### Task 1
Judge whether each statement below agrees with the film preview, answering yes or no and quoting the deciding words: (a) The Nine Muses was edited by Miikka Leskinen. (b) The installation Mnemosyne premiered at the Venice Film Festival. (c) The archive footage used dates from between 1952 and 1981.
### Task 2
Using the film preview, give short answers to the following, one per line:
(a) From which country did Akomfrah move to Britain?
(b) In which section of this year's Venice Film Festival was the film featured?
(c) Which landscapes does the film show?
### Task 3
Carry on the film preview from the point at which it stops.

### Passage shown

## BEGIN

London Film Festival preview: The Nine Muses

John Akomfrah dazzles with a poetic tale of wandering lives.

What happens when you introduce a note of primary colour into a landscape that's largely white and grey? This is the question that The Nine Muses addresses, and not just visually. The latest work by John Akomfrah, the film is a dense, extended "tone poem", a siren's song of migration, memory, alienation and working life in Britain.

A feature-length version of the installation Mnemosyne, which premiered in January at the Public gallery in West Bromwich followed by a run at the NFT, The Nine Muses is superbly edited by Miikka Leskinen and featured in the Orizzonti prize section of this year's Venice Film Festival. Further screenings are planned everywhere from Sundance to Berlin, and it's running in the current London Film Festival.

The film focuses closely on experiences of immigrants from Africa, Asia and the Caribbean to the UK, but is also the story of other migrants and migrations: Irish, Maltese, ancient Greek. Akomfrah, who moved from Ghana to Britain in the 1960s, weaves a tapestry from painstaking research on hundreds of hours of archive footage dating back to between 1952 and 1981. And then there are those haunting landscapes – the ice-covered wastes of Alaska – in which colour confronts colourlessness. The frigid expanses recall a sensation the director has spoken about: the sense-memory of that first, shocking slap of the cold on arriving in England from a hot country.

## END

### Records shown
## BEGIN

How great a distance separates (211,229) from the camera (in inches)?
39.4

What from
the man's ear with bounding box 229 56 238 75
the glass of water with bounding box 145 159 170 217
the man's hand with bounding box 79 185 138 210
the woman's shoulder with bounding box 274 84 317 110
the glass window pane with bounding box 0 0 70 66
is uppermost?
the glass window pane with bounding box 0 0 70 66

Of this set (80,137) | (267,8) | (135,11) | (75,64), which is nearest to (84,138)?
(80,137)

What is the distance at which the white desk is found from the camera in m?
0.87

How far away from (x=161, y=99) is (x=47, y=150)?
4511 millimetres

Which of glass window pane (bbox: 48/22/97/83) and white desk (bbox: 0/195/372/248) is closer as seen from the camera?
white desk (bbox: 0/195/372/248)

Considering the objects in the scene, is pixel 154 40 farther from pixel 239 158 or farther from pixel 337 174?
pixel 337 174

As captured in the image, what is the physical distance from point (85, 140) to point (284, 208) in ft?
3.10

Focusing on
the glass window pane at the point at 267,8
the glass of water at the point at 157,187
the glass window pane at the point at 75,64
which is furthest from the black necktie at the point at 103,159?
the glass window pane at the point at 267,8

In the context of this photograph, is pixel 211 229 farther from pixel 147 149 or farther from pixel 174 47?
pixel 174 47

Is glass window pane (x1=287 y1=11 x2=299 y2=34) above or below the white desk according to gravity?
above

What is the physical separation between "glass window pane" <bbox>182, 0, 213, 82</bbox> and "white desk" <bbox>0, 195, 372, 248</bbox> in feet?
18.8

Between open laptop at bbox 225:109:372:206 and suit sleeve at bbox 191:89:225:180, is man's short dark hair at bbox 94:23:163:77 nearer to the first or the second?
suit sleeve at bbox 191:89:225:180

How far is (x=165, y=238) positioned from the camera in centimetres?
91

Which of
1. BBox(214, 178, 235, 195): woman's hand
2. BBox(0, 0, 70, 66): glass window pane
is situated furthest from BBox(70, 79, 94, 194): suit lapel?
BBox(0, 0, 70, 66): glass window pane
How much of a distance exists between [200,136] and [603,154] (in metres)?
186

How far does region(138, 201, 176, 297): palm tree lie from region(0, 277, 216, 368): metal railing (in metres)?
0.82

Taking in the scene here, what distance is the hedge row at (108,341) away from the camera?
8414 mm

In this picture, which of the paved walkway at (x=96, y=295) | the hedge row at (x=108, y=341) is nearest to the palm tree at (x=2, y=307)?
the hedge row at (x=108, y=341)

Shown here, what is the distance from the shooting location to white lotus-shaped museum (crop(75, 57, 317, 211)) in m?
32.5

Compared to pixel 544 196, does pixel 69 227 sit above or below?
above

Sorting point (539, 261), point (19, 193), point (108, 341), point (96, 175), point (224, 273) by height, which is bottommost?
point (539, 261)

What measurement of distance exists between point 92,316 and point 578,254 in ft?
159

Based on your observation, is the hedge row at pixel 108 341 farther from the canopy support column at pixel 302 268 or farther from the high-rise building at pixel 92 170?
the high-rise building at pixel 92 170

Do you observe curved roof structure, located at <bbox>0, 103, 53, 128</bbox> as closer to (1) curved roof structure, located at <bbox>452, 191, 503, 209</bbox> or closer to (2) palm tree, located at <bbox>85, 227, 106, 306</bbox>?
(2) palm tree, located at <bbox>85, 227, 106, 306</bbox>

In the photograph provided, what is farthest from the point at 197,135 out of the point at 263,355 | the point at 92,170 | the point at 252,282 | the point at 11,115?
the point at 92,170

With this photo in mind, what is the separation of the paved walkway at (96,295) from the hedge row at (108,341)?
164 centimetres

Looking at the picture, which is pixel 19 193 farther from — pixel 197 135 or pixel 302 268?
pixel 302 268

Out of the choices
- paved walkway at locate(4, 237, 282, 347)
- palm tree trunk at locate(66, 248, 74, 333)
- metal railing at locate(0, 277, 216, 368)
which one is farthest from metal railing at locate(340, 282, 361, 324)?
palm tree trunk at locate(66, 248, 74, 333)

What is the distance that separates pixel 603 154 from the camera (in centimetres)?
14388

## END

### Answer 1
(a) Yes: "superbly edited by Miikka Leskinen"
(b) No: "which premiered in January at the Public gallery in West Bromwich"
(c) Yes: "dating back to between 1952 and 1981"

### Answer 2
(a) Ghana
(b) The Orizzonti prize section
(c) The ice-covered wastes of Alaska

### Answer 3
The scenes are intercut with shots from today of the cultural historian Colin Prescod at dockside and industrial locations, many of them connected with slavery, the whole overlaid with a highly poetic soundtrack.

The fine selection of sound clips includes uncanny washes of crashing seas that travel from left ear to right, Winterreise, Dido and Aeneas, snatches of Indian pop music, a man talking in a rich patois about "love fram the heart", Stuart Hall recalling weeping, and choice readings from the Naxos AudioBooks list: Burton with "Under Milk Wood", Heathcote Williams with Inferno, Josette Simon with the Old Testament, Derek Jacobi with Milton, Dermot Crowley with Molloy, Michael Sheen with Oedipus, Alex Jennings with Nietzsche, Marcella Riordan with Ulysses and Finnegans Wake, Anton Lesser with the Iliad and the Odyssey.

The Nine Muses continues work Akomfrah began in 1982 by co-founding the Black Audio Film Collective with Reece Auguiste, Eddie George, Lina Gopaul, Avril Johnson and Trevor Mathison. Joined two years later by David Lawson, they built an unrivalled visual archive of black and Asian life in Britain, making their first significant public statement with the post-riots documentary Handsworth Songs in 1986. The group seeded such offshoots as the Shoreditch-based Iniva and this year's Turner Prize-nominated Otolith Group.

Yet the film deliberately misleads. Just when you think you've spotted a thread in the loose structure of sections named after the muses -- daughters of Zeus and Mnemosyne, repository of memory -- the story arcs back again and the tapestry unweaves itself. The section on Thalia, muse of comedy, opens playfully with shots of a huge crowd of children of all races, giggling, jostling and smiling in a playground in the Seventies. But it segues swifly into a snatch of Enoch delivering his doom-filled message of race hate and flows on to a huddle around an interview with a "respectable"-looking, white working-class man in the Fifties, who declares: "No, there's not enough room for all those niggers round here . . . I mean coloured people."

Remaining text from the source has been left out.